__Activity__: Search the data for the word "trap" and copy every line where it occurs.
BEGIN Available data
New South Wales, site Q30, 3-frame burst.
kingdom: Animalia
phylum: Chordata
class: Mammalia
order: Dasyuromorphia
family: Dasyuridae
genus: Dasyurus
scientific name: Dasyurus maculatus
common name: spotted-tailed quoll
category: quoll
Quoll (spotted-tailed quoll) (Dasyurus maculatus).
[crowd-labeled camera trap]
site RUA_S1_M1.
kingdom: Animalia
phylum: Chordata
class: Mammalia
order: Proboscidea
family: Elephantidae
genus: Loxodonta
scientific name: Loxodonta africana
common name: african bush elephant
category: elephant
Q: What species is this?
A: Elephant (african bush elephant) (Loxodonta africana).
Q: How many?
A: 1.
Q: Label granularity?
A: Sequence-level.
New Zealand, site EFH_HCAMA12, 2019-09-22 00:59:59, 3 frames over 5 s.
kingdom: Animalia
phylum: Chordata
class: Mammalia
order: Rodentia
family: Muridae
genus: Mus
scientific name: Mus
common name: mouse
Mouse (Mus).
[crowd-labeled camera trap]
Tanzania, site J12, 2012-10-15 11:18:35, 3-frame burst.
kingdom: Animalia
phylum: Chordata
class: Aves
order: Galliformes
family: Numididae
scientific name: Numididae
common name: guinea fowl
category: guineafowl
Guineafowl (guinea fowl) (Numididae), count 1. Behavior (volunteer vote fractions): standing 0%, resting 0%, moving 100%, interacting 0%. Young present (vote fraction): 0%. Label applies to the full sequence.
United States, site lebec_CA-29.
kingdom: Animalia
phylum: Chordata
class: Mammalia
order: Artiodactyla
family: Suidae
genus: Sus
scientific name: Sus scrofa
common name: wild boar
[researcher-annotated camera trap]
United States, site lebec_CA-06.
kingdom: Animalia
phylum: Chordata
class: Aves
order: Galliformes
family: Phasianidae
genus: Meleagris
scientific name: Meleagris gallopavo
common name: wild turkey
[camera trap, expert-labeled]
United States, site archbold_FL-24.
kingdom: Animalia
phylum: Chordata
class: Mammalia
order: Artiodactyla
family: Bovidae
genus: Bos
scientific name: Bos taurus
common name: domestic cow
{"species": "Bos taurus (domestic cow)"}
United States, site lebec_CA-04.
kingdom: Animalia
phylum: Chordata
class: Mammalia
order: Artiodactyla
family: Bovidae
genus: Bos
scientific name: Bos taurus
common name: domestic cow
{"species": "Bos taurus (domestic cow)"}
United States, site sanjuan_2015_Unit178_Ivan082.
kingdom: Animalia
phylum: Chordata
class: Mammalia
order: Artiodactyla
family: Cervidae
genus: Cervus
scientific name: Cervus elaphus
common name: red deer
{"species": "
END Available data
__Exercise response__:
[crowd-labeled camera trap]
[crowd-labeled camera trap]
[researcher-annotated camera trap]
[camera trap, expert-labeled]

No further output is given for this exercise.